Rona shot to insta-fame with her Instagram account @jessronagrooming, an ingenious feed that transforms her stylishly groomed dogs into movie stars — literally.
Dogs of all breeds become the stars of their own music videos, set to a soundtrack of pop and indie rock songs and filmed in slow motion, a fan blowing their freshly fluffed fur just like amodel’s hair on a fashion shoot.
The videos are hypnotic — and hilarious, a testament to Rona’s talents as a longtime dog groomer and improv comic.
Although her Instagram account has exploded in popularity, her expertise didn’t happen overnight.

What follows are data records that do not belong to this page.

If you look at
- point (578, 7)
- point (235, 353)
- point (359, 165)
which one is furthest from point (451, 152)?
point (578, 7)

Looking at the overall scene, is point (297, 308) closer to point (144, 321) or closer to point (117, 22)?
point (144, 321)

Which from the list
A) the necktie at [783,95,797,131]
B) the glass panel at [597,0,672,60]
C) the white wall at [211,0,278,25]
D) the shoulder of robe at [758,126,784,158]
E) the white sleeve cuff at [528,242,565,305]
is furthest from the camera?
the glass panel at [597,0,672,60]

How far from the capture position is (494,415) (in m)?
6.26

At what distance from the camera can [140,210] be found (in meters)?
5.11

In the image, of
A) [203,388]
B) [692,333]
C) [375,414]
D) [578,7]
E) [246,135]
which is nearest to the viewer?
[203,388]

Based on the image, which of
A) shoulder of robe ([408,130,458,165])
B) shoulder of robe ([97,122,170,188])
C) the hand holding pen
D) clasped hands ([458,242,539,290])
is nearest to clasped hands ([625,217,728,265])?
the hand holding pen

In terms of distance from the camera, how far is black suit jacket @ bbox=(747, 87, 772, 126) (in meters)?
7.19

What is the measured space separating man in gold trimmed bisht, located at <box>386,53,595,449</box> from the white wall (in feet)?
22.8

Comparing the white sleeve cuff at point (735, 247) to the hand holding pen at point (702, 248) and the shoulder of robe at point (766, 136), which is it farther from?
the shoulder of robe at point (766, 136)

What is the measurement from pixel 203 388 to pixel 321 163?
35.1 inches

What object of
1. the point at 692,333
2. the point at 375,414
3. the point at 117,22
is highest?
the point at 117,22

She started working at PetSmart in Reseda when she was 18, a dog bather who knew nothing about dogs.
“My boss was like, ‘Can you go put that lead on the Lab and bring it out?’” Rona’s reaction: “What’s a lead and which one’s the Lab?”
She worked on and off as a groomer while in her 20s, then threw herself into the job. “I started to develop my own style,” she said, which she described as “Japanese-influenced pet trims,” a whimsical look “for people who aren’t going to sit and brush their dog every day.”
The Instagram account “became an outlet for my urge to create,” she said, and a way to showcase her meticulous cuts and comic timing.
After she groomed and filmed Marniin April 2015, the dog’s owner reposted the video and Rona’s following ballooned. “I never tried to get followers. I never did hashtags or anything like that,” she said.
Rona has since landed a deal for a book of her dog photographs, and is writing a television pilot loosely based on her life. What’s next? She wants to continue writing and directing bigger projects, and “develop a product line and grooming kit for at-home groomers.”
In the meantime, Rona has some do-it-yourself tips for getting your dog Instagram-ready:
How to get dogs to sit still for pictures? “I just hold the treat bag” in one hand, she said, “the camera in the other. I have squeaky toys; I ask them if they want to go on a W.A.L.K.” She also recommends seating the dog on a counter or table. “If a dog is high up, they’re less likely to walk around.”
Once you’ve taken the perfect shot, it’s time for the fun part: filters. Rona’s visual approach is intuitive. For her dramatic bath photos, “I take out the warmth and make it really blue,” sharpening the resolution to highlight long, sudsy fur. For a happy, glamour shot, “warm it up” with sunny tones.
The most important thing, said Rona, is to project calm and confidence. “Dogs are not word readers; they’re energy readers,” she said. She encourages her clients to avoid baby talk when communicating with their pets. “When a dog is seen and validated and heard, they calm down,” she said, adding, the “same with people.”